Records for this exercise START

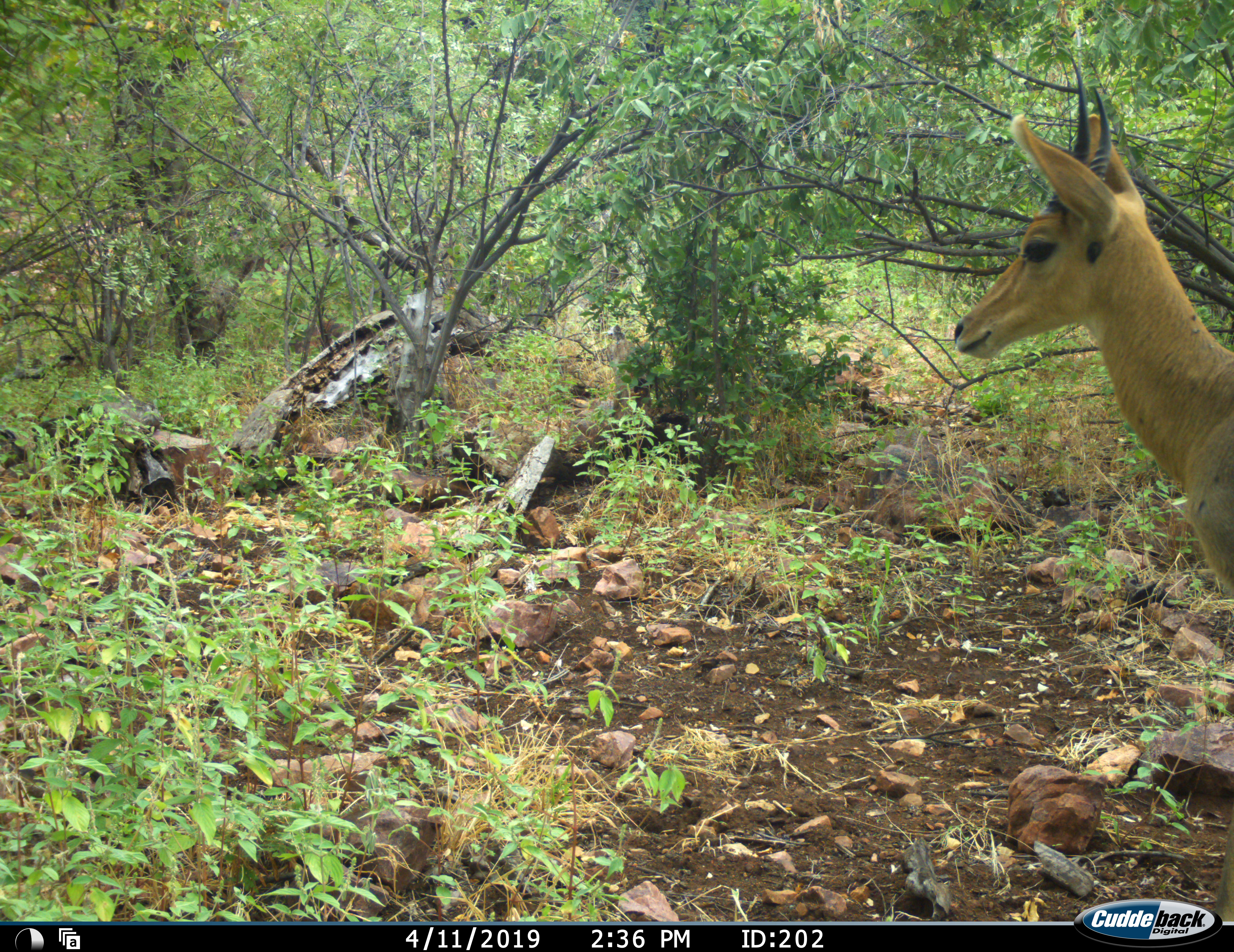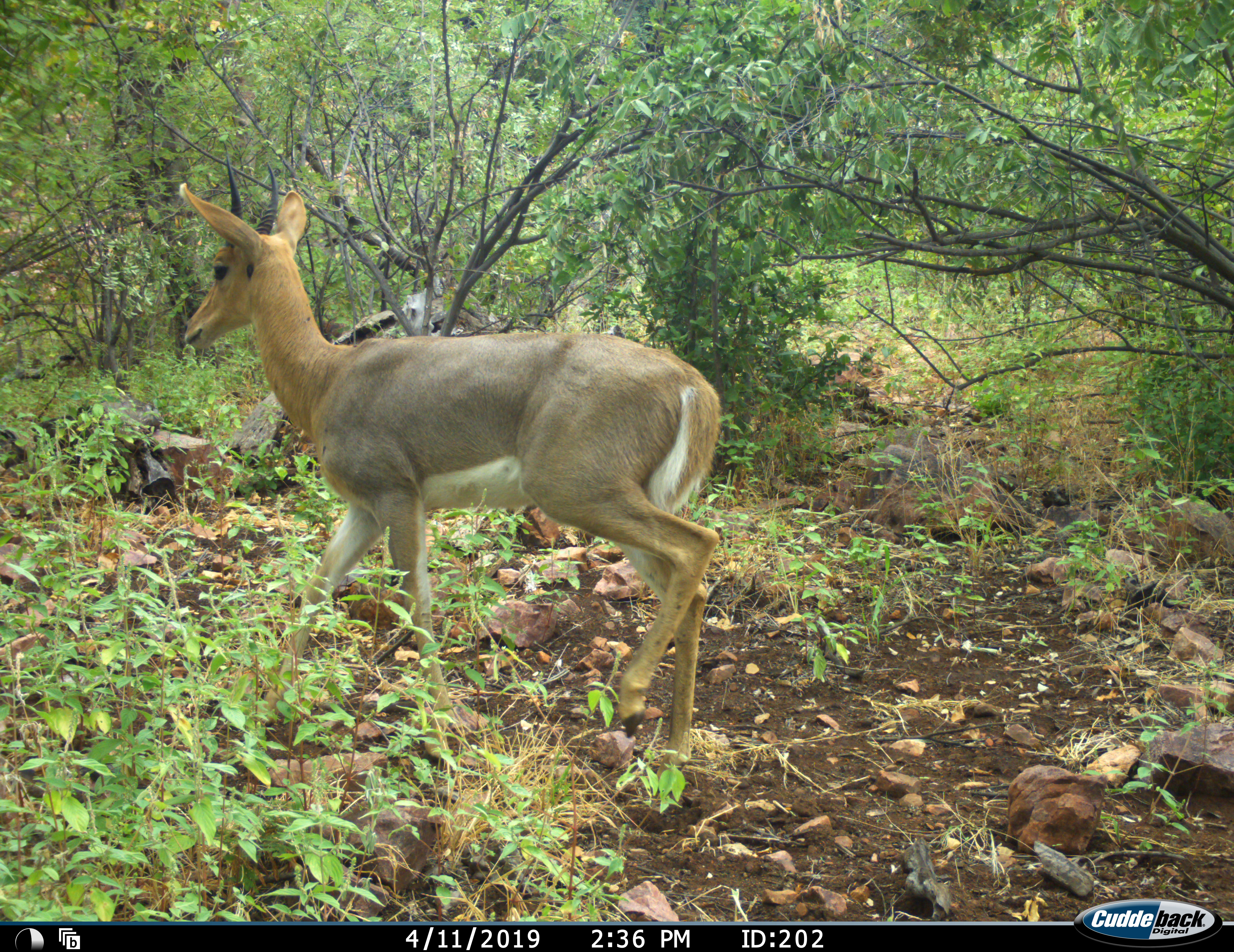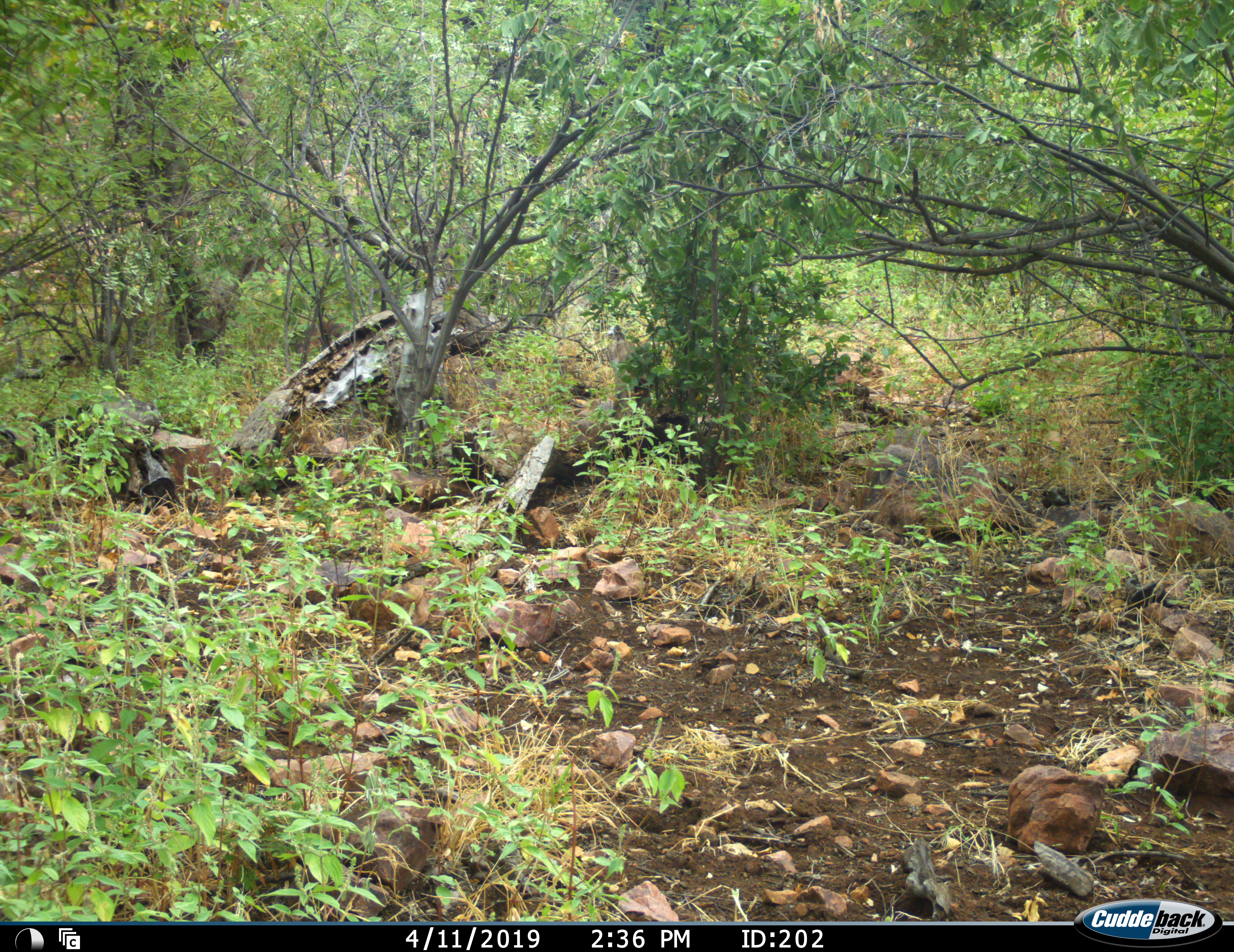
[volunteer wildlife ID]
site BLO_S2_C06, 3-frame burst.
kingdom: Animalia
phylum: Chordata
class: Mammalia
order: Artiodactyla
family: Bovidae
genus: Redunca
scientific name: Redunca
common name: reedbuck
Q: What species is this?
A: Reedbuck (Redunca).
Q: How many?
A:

Records for this exercise END

**What to do:** Copy every record exactly, leaving the pictures out.

**Expected output:**
[volunteer wildlife ID]
site BLO_S2_C06, 3-frame burst.
kingdom: Animalia
phylum: Chordata
class: Mammalia
order: Artiodactyla
family: Bovidae
genus: Redunca
scientific name: Redunca
common name: reedbuck
Q: What species is this?
A: Reedbuck (Redunca).
Q: How many?
A:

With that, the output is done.